**Exercise aim**:
Should pictures appear among the records, leave them out, and copy exactly only the lines from the first through the one with "Landscape of Meili", inclusive.

Stored entries:

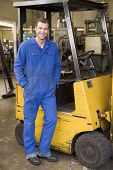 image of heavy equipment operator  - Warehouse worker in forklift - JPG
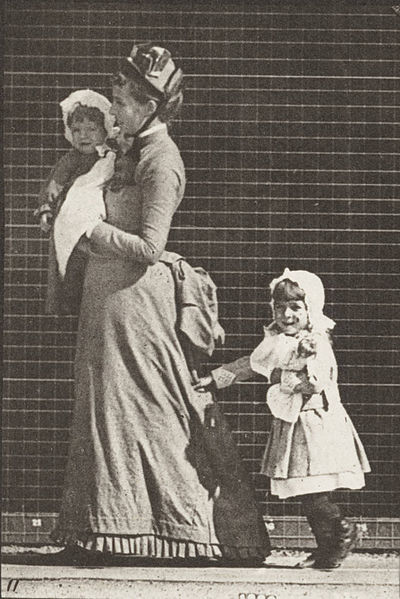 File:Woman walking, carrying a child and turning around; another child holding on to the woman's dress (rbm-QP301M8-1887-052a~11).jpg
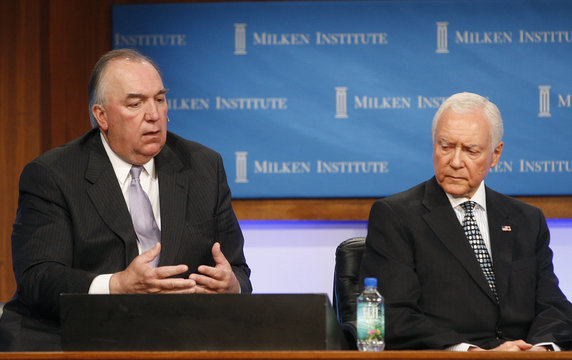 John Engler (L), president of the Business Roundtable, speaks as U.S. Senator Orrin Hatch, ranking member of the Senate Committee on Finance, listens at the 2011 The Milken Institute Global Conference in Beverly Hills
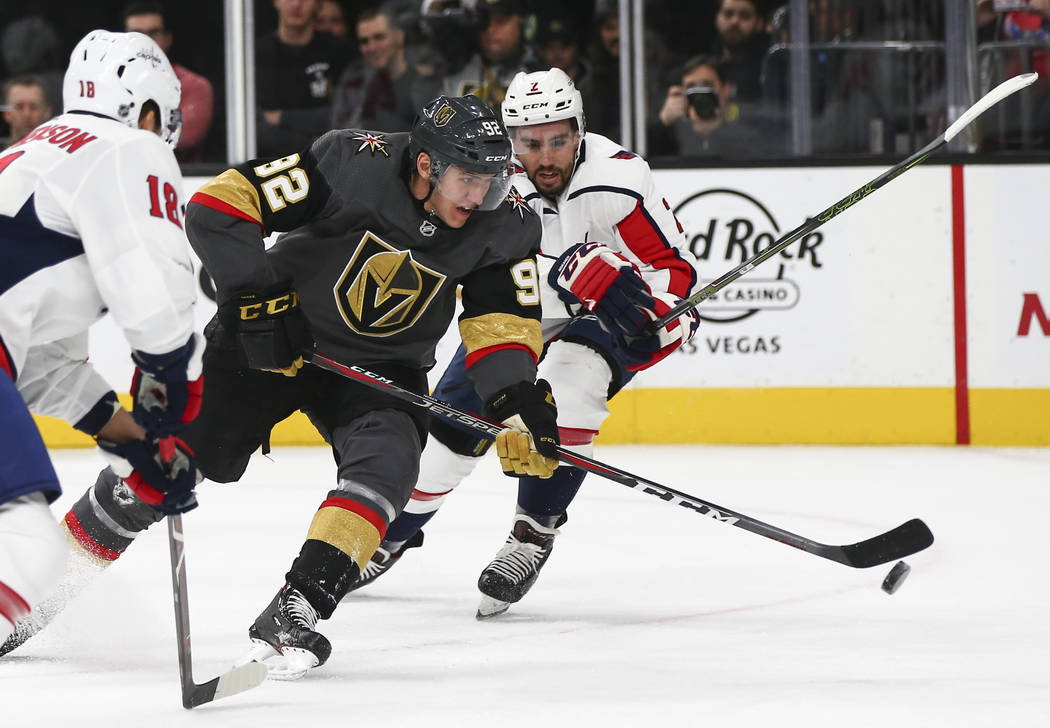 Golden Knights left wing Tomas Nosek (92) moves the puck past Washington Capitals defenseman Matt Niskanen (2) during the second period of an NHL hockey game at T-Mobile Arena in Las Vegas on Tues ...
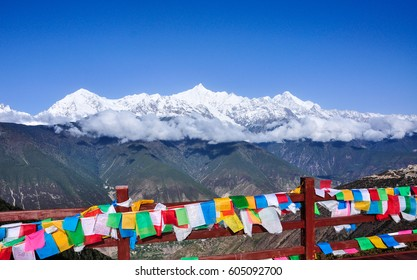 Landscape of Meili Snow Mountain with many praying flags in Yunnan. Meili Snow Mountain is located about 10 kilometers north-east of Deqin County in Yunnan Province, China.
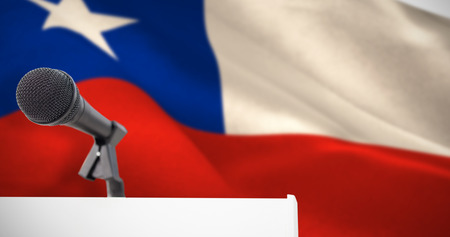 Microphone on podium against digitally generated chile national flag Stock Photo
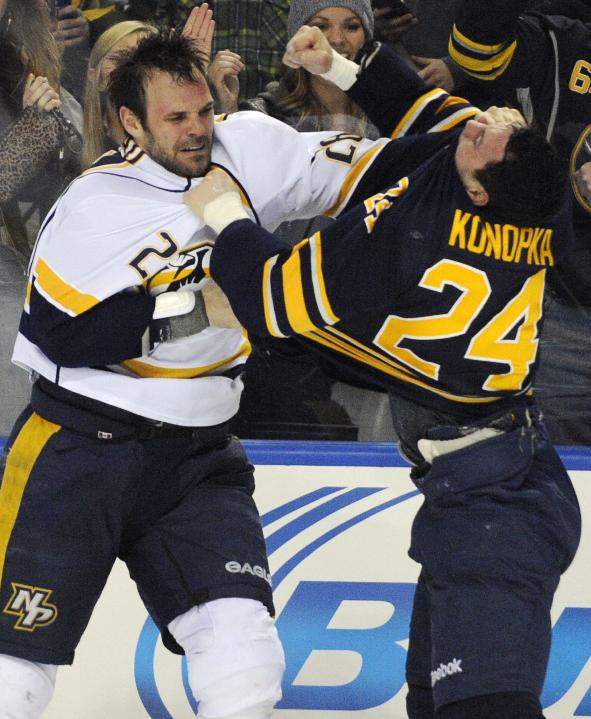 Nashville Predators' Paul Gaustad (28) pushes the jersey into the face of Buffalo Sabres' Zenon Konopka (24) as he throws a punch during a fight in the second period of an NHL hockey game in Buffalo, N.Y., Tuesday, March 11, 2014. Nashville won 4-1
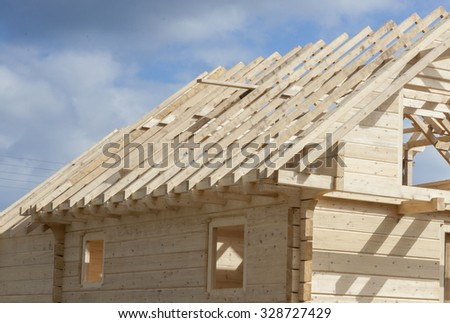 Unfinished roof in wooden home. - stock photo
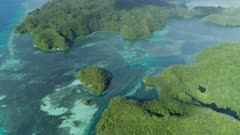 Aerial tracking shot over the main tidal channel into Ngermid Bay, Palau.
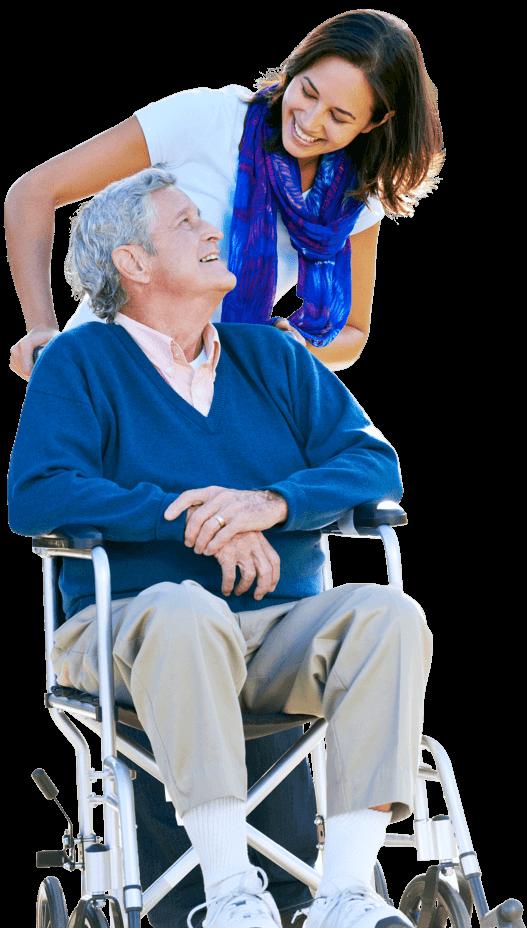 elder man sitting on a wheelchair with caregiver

**Response box**:
 image of heavy equipment operator  - Warehouse worker in forklift - JPG
 File:Woman walking, carrying a child and turning around; another child holding on to the woman's dress (rbm-QP301M8-1887-052a~11).jpg
 John Engler (L), president of the Business Roundtable, speaks as U.S. Senator Orrin Hatch, ranking member of the Senate Committee on Finance, listens at the 2011 The Milken Institute Global Conference in Beverly Hills
 Golden Knights left wing Tomas Nosek (92) moves the puck past Washington Capitals defenseman Matt Niskanen (2) during the second period of an NHL hockey game at T-Mobile Arena in Las Vegas on Tues ...
 Landscape of Meili Snow Mountain with many praying flags in Yunnan. Meili Snow Mountain is located about 10 kilometers north-east of Deqin County in Yunnan Province, China.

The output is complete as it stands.